Jakarta – Journalist Sander Thoenes, found dead in East Timor yesterday, recently exposed a US$250-million scandal at a company controlled by the brother of Lt-General Prabowo Subianto, the former commander of Indonesia's elite special forces or Kopassus.

The Dutch-born journalist, the first reporter killed in a wave of violence in the Indonesian-ruled territory, had covered developments in the country since 1997 after a reporting stint in the former Soviet Union. Witnesses said men wearing military uniforms chased and killed a foreign journalist on Tuesday near dusk in the suburb of Becora, about 3 km from the centre of Dili.

Mr Thoenes, 30, was riding pillion on a motorbike taxi when he and driver Florindo da Conceicao Araujo were attacked. The driver survived, but Mr Thoenes' body was found in a garden yesterday. He had been shot in the torso and his face was mutilated.
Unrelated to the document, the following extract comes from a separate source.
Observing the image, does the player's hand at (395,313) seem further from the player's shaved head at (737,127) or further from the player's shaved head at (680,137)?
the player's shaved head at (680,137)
Canadian journalist Paul Dillon said: "At 5am, a resident went out to look for something to eat and found a body of a man whom we now know is a colleague. It brings home the danger here... It's very shocking."

He said the body appeared to have been dragged to its resting place. "His pen is lying on the ground, a couple of metres away. His notepad was there as well," Mr Dillon said.

Indonesian army commander for Dili Geerhan Lentora said the Becora area was like the "wild West. We don't know who did this. In this kind of area, many things can happen".

The taxi driver told reporters in Dili that he had taken the journalist from Hotel Turismo to Becora, a known militia hotspot about 4.30pm.

He said they came under fire from six gunmen wearing Indonesian army uniforms, but added that they could have been pro-Jakarta militia, wearing clothes discarded by retreating Indonesian soldiers.

"My motorcycle fell on the ground and dragged both of us for about 100 metres. The journalist fell on the road. They kept shooting and I ran into the jungle."

Maj-General Peter Cosgrove, commander of Interfet, the United Nations-sanctioned force trying to restore order in East Timor, said yesterday that suggestions that the Indonesian military may have been involved would be investigated.

"This style of violence is of course a difficult one to stop immediately because of the disguised nature of it, the random nature of it, the selective nature of it," he said. Indonesian military spokesman Colonel Panggih Sundoro was quoted as denying any military involvement.

In a separate incident on Tuesday, a British reporter and a United States photographer were ambushed on the outskirts of Dili. Veteran Sunday Times reporter Jon Swain and US photographer Chip Hires fled into the bush, hid in a village and phoned their office in London, which sent a message to Interfet in Dili. A rescue operation was mounted and the men were reported to be safe.